Фрагмент текста:
..............................
Со времен Спинозы и Канта известно: Бог там, где кончаются наши знания. Ничего, кроме этого старого принципа, не смог изобрести ни один физик, начиная с Ньютона. А значит, и доказательства не стали более убедительными. Кроме того, границы достоверного знания никогда не остаются постоянными, они вновь и вновь расширяются. Следовательно, Бог ускользает от нас все дальше.
Можно также сказать и о капитуляции перед неведомым (или тем, что человек не желает осознать, – так психологически проще), иррациональном страхе перед ясно не определенным объектом (ибо обвинить во всем инопланетян и Древних – значит не обвинить никого, это эскапизм вдвойне). Вот любопытная цитата: «В океане времени другие существа – истинные хозяева Земли – жили с самых первых мгновений его существования. Всегда. Для них сила волн и подводные течения – ничто, безделица! Каждый цикл в истории Человечества для этих властелинов мира – всего лишь вспышка солнца на закате дня. А само человечество – в лучшем случае племя рабов» (Владимир Аренев, в рассказе «Вкус к знаниям»).
..............................
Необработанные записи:
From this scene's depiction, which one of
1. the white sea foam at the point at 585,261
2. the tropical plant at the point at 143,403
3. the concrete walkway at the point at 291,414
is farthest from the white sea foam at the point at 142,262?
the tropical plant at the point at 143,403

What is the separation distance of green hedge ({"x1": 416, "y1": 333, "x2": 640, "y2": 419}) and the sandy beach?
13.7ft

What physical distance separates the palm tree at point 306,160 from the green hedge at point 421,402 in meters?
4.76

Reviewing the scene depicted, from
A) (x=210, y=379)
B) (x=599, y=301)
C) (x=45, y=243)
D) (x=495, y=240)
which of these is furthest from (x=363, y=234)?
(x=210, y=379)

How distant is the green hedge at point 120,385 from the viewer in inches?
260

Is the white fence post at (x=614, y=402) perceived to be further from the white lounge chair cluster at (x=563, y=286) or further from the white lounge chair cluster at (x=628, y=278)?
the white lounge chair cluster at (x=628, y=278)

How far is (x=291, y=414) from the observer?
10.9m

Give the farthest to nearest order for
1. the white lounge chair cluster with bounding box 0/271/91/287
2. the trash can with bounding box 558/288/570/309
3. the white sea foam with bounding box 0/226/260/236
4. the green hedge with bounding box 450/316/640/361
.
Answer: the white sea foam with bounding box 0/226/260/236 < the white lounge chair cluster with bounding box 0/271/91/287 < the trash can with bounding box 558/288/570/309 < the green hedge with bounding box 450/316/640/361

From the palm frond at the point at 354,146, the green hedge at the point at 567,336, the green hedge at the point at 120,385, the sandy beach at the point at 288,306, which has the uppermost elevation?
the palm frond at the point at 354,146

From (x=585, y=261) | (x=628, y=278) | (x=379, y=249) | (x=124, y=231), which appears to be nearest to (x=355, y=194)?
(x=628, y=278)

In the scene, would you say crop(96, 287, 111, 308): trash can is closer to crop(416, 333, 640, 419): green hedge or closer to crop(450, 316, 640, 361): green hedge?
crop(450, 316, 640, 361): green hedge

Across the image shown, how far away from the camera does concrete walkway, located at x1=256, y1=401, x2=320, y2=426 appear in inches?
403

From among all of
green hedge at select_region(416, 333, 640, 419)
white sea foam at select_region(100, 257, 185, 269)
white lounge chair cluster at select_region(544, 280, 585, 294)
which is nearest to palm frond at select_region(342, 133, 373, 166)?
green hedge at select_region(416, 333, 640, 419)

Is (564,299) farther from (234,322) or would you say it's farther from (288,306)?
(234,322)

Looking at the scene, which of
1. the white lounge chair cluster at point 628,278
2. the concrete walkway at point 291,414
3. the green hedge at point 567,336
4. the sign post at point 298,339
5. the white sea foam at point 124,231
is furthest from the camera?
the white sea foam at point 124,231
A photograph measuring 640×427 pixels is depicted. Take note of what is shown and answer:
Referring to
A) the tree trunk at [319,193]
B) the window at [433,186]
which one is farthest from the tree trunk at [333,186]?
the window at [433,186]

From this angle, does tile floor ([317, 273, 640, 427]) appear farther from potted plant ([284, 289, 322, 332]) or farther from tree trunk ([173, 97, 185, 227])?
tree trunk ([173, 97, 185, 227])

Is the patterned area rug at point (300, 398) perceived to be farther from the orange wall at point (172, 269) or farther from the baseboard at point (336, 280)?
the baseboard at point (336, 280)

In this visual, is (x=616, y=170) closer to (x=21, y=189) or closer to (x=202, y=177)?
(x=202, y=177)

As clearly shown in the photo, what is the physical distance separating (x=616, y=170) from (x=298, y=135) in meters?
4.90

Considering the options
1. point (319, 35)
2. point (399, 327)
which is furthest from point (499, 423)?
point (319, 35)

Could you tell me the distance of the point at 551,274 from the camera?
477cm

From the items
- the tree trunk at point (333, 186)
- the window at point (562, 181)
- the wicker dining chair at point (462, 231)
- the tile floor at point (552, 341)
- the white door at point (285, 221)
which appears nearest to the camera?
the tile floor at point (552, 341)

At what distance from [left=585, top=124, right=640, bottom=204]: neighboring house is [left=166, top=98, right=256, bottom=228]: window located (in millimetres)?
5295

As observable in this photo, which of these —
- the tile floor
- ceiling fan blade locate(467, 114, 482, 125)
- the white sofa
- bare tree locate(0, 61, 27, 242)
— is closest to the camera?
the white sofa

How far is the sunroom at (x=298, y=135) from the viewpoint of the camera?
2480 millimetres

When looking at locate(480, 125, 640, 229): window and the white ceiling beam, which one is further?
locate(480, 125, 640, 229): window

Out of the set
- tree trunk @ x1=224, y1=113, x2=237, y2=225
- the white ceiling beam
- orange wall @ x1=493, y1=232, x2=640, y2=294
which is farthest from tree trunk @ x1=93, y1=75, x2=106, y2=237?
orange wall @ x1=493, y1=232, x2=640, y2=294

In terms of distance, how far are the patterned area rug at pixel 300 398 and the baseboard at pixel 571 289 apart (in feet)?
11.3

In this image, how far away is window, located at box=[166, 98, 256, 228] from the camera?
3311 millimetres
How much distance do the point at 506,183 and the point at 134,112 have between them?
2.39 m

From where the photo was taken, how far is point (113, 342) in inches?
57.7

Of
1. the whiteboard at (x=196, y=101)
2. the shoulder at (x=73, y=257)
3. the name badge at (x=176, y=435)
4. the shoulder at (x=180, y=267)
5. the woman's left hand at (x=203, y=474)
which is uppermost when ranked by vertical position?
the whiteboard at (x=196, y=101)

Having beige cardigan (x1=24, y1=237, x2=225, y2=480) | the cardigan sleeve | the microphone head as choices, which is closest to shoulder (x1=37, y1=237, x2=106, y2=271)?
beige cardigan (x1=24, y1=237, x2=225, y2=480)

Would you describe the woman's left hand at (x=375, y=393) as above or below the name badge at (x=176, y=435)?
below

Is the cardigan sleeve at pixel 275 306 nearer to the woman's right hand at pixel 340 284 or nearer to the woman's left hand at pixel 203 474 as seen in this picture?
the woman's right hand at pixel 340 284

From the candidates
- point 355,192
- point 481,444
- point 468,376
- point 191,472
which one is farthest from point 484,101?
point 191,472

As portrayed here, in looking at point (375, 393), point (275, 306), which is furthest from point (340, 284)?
..............................
Задания:
1. Кто, согласно фрагменту, написал рассказ «Вкус к знаниям»?
2. Перепечатайте часть фрагмента: начните с места, где стоят слова «Со времен Спинозы», и остановитесь после слов «нас все дальше.».
Записи для работы не нужны.

Ответы к заданиям:
1. Владимир Аренев.

2.
Со времен Спинозы и Канта известно: Бог там, где кончаются наши знания. Ничего, кроме этого старого принципа, не смог изобрести ни один физик, начиная с Ньютона. А значит, и доказательства не стали более убедительными. Кроме того, границы достоверного знания никогда не остаются постоянными, они вновь и вновь расширяются. Следовательно, Бог ускользает от нас все дальше.